This article was published by our friends at The International Ecotourism Society, who have agreed to its republication here. View the original article on their Your Travel Choice blog.

A view of Manu National Park in Peru

Peru's Manu National Park. Photo courtesy of The International Ecotourism Society, Manu National Park and Luis Felipe Raffo

An interview with Luis Felipe Raffo, founder of the family-owned Tambo Blanquillo Lodge.

Where is Manu National Park and what makes it a special place to visit?

The park is located in Peru’s southern Amazon rainforest, in the Madre de Dios (Mother of God) region. It covers over 15,000 square kilometers and has been designated a Biosphere Reserve and a UNESCO World Heritage site in recognition of its vast biological and geographical diversity.

Manu is one of the most remote parts of the Peruvian Amazon that is still accessible to travelers. It takes six hours from the closest town by car and boat to reach our lodge. It is this remoteness that makes Manu such an attractive place to visit. Unlike the more accessible regions of the forest, Manu is still a pristine wilderness that has been barely touched by human development and is teeming with wildlife.

How long have you been working in the Manu region? How is your lodge constructed?

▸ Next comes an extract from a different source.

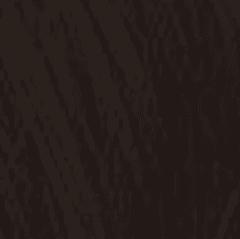La Biosthetique, Краска для волос Ла Биостетик Tint & Tone, 90 мл (93 оттенка) 4/42 Шатен медно-бежевый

I first visited Manu in 1986 and started working here in 1990. The Tambo Blanquillo Lodge, since 1985 when it was first built, has undergone several changes. At first it was all built in the native Machiguenga style, using wooden piling, bark floors, palm roofing etc. The big problem is that this type of material doesn’t last more than five years, so after that period you have replace everything with new materials.

This works fine for nomadic tribes like the Machiguenga people that don’t stay long in the same place, but for a commercial settlement that pays very close attention to its environmental impact, it doesn’t add up. So we had to find a balance between local materials and standard construction materials, while trying to keep the local flavor and minimize our impact.

The lodge consists of a communal dining room overlooking the Madre de Dios River, 20 individual lodge-style rooms and a platform deck that can accommodate around 20 tents.

Thick forests of Peru's Manu National Park

Renowned for its wildlife, the thick forests of Peru's Manu National Park are home to caimans, capuchin monkeys and more. Photo courtesy of The International Ecotourism Society, Manu National Park and Luis Felipe Raffo

What are the main attractions in the area?

Unlike the more northerly regions of the Peruvian Amazon, there is plenty of dry land in the Manu region, which makes it easy to take hikes through the forest. Visitors can hike to oxbow lakes to spot caimans, squirrel and capuchin monkeys, but the most popular activity is the hike to a nearby claylick which draws hundreds of parrots and macaws from miles around.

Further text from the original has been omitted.